D’un point de vue personnel, quel est votre formation ?

J’ai fait Sciences Po et une maitrise de droit mais je n’ai pas fait de formation dans le vin. J’apprends tous les jours depuis de nombreuses années. Je lis beaucoup de ce qui est disponible, je fais des dégustations, je participe à des master class, je rencontre beaucoup de monde, j’échange beaucoup. L’autre jour un monsieur très sympathique m’a offert une bouteille de Clos des Lambrays de 1950. Quand je vois les propriétaires, j’essaye de progresser à chaque instant. Je suis dans les vignes au moins une fois par semaine.

Par ailleurs, j’ai créé un fonds de dotation pour la collection de Michel Chasseuil qui a la plus grande collection de vins au monde. Il a maintenant sa fondation et des diners sont organisés.

Je dois avouer que le vin est un domaine technique qui prend des années à bien comprendre.

Vous pouvez nous en dire plus sur ce fonds de dotation ?

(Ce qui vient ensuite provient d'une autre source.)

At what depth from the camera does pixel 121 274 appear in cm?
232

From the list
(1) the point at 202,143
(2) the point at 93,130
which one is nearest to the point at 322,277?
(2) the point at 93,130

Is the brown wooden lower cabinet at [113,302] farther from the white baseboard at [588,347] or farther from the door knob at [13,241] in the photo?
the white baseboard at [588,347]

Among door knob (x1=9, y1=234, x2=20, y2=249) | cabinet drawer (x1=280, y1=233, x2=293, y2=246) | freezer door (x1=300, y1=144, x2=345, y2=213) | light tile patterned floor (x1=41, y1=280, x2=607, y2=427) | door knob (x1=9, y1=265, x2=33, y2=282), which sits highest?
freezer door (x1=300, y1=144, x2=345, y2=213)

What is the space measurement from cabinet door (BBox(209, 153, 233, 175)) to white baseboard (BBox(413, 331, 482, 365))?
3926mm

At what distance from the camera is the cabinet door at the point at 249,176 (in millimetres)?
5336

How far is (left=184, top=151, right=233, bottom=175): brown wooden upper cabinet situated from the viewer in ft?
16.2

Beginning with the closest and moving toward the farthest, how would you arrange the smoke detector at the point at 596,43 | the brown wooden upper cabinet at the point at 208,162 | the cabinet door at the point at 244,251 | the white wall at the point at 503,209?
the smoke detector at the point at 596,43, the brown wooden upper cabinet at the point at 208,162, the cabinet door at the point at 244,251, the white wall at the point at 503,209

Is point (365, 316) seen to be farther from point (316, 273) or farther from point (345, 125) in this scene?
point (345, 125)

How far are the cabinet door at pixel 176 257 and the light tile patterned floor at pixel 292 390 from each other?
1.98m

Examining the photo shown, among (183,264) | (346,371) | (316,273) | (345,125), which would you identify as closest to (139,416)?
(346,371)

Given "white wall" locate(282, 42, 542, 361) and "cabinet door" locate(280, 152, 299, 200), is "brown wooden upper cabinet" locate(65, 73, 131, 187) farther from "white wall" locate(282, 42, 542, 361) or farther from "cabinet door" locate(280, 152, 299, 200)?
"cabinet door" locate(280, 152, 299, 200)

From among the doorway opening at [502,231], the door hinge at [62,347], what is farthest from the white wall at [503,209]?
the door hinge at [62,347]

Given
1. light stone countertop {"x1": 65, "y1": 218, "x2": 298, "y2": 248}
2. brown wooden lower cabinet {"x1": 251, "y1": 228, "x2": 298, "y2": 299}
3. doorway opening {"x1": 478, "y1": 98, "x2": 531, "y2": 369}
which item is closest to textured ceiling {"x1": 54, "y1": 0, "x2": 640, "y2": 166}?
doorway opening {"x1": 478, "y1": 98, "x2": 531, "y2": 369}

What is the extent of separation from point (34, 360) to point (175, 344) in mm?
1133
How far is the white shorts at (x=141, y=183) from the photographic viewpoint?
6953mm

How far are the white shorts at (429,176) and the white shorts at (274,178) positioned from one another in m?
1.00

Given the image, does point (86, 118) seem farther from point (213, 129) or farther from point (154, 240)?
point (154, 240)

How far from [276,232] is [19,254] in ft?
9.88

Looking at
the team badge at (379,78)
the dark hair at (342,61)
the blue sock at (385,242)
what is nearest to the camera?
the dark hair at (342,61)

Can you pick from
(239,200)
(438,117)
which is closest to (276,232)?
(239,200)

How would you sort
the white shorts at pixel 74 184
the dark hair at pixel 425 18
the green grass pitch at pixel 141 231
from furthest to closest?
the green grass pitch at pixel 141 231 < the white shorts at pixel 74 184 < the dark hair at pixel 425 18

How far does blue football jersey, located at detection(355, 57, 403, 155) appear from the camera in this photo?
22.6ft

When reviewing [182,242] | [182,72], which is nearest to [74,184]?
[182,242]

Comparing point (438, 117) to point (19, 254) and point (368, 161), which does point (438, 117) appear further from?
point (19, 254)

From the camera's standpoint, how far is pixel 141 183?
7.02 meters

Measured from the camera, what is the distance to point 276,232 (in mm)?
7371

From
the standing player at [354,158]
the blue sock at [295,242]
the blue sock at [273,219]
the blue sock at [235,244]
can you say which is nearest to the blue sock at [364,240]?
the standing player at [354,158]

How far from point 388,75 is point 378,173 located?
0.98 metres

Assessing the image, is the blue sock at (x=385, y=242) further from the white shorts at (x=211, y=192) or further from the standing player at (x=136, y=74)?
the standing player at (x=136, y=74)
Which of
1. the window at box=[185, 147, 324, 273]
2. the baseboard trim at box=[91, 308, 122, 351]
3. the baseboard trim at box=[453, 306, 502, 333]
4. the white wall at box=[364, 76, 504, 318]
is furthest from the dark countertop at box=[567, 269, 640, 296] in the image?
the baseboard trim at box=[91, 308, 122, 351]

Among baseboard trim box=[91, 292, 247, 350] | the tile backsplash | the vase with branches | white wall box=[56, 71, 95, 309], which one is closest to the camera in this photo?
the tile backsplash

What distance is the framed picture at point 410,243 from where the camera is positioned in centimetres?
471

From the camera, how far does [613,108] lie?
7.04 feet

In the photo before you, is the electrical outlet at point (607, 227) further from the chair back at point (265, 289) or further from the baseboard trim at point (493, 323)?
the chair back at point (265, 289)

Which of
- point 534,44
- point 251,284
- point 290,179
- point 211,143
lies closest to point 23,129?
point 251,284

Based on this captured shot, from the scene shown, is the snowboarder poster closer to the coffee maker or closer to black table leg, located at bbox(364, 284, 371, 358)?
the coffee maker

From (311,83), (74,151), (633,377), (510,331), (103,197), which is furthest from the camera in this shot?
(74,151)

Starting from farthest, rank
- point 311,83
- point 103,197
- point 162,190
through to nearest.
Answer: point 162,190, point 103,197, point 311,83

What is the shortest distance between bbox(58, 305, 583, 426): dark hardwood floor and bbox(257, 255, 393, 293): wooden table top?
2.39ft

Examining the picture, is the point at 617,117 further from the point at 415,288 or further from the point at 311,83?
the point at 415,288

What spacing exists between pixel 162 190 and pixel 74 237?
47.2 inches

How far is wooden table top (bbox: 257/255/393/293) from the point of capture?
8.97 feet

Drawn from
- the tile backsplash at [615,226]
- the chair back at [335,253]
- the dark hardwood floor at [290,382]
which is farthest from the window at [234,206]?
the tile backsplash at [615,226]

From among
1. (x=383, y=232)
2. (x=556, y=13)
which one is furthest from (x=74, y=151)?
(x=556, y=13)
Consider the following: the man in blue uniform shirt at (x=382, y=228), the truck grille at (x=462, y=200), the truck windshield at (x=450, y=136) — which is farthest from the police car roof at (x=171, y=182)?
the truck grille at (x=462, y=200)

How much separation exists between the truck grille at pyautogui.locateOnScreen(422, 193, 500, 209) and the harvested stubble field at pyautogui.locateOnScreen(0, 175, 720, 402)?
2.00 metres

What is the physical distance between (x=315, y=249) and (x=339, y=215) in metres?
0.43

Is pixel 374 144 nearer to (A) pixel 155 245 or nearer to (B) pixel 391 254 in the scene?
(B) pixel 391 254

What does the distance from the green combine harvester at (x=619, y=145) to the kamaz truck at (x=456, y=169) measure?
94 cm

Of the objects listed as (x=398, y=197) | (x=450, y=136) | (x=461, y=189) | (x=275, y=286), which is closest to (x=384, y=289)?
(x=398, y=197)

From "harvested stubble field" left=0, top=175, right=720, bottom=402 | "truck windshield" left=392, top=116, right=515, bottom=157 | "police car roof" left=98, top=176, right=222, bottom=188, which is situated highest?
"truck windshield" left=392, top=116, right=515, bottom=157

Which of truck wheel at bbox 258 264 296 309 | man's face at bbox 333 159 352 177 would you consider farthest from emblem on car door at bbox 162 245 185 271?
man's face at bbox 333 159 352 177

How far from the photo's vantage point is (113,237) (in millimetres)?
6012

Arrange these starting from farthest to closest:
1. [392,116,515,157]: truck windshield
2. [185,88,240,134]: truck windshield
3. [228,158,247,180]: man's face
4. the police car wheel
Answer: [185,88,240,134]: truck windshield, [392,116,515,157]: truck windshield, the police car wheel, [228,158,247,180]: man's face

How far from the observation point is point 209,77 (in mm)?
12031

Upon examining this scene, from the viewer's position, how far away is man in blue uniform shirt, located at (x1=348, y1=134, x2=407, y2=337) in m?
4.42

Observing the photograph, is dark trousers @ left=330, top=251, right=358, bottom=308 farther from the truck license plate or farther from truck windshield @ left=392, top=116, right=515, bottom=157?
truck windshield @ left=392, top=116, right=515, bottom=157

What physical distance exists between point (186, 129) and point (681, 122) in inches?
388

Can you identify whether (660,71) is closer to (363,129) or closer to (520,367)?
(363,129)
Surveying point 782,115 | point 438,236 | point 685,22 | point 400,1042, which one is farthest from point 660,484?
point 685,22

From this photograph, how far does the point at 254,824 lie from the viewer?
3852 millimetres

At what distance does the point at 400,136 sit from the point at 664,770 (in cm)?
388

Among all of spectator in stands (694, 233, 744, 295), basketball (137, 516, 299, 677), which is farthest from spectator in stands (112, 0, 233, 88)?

Michel Chasseuil a une cave absolument magnifique avec tous les grands dans tous les formats. Ce fonds de dotation donne un cadre juridique à cette collection pour éviter qu’elle soit dillapidée. Il veut faire le Louvre du vin. La question est « qu’est-ce que ça va devenir ? ». Le fonds de dotation permet d’organiser des événements pour perpétuer cette collection, mais aussi faire des dons à des charités.

Si vous aviez un livre à conseiller sur le vin ?

Le goût du vin de Emile Peynaud. Quand vous attaquez ce genre de littérature, vous êtes à la limite du chimiste. Je suis admiratif quand je rencontre les sommelier.

Si vous deviez emmener une bouteille de vin sur une ile déserte, laquelle prendriez vous ?

Une bouteille de Romanée Conti m’irait assez bien, à condition d’avoir le tire-bouchon qui va avec.